Brief: Copy the article below on the EU's proposed ban on Russian oil word for word, from the headline to the last line.

Excerpted passage:
‘It Won’t Be Easy’: EU Proposes ‘Complete’ Russian Oil Ban

“This will be a complete import ban on all Russian oil, seaborne and pipeline, crude and refined,” Ursula von der Leyen said Wednesday, unveiling a sixth EU sanctions package against Vladimir Putin’s regime.

The goal, she said, is to “maximize pressure on Russia” while “minimizing” what she called “collateral damage” for Europe and its allies.

Sberbank’s access to SWIFT would be severed as part of the package. Credit Bank of Moscow and the Russian Agricultural Bank would also be banned. The EU is also poised to target Belarus’s Belaruskali OAO, the potash producer, along with its export arm, Belarusian Potash Co.

Although the package was variously described as a “dramatic escalation,” there’s something undeniably disingenuous about that characterization. I weighed in at length on the proposed crude embargo last week in “Slow Oil Ban Is Latest Idea In EU-Russia Coordinated Decoupling.”

Von der Leyen’s promise to “minimize collateral damage” was emblematic of what I’ve called the subjugation of principle to expediency. One wonders, for example, whether Brussels would be similarly slow to act if the bombs were falling on Berlin and Paris instead of Odesa and Lviv — if the “collateral damage” wasn’t just economic.

“Let’s be clear: It will not be easy,” Von der Leyen said, in a social media post. “But we simply have to work on it.”

As a reminder, the EU relied on Russia for more than quarter of crude imports in 2019 (figure above).

Information provided:
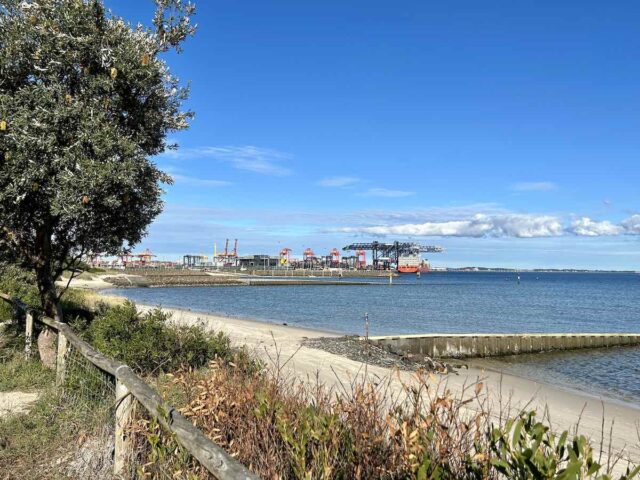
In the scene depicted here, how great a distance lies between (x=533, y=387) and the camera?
16.8 m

The answer:
‘It Won’t Be Easy’: EU Proposes ‘Complete’ Russian Oil Ban

“This will be a complete import ban on all Russian oil, seaborne and pipeline, crude and refined,” Ursula von der Leyen said Wednesday, unveiling a sixth EU sanctions package against Vladimir Putin’s regime.

The goal, she said, is to “maximize pressure on Russia” while “minimizing” what she called “collateral damage” for Europe and its allies.

Sberbank’s access to SWIFT would be severed as part of the package. Credit Bank of Moscow and the Russian Agricultural Bank would also be banned. The EU is also poised to target Belarus’s Belaruskali OAO, the potash producer, along with its export arm, Belarusian Potash Co.

Although the package was variously described as a “dramatic escalation,” there’s something undeniably disingenuous about that characterization. I weighed in at length on the proposed crude embargo last week in “Slow Oil Ban Is Latest Idea In EU-Russia Coordinated Decoupling.”

Von der Leyen’s promise to “minimize collateral damage” was emblematic of what I’ve called the subjugation of principle to expediency. One wonders, for example, whether Brussels would be similarly slow to act if the bombs were falling on Berlin and Paris instead of Odesa and Lviv — if the “collateral damage” wasn’t just economic.

“Let’s be clear: It will not be easy,” Von der Leyen said, in a social media post. “But we simply have to work on it.”

As a reminder, the EU relied on Russia for more than quarter of crude imports in 2019 (figure above).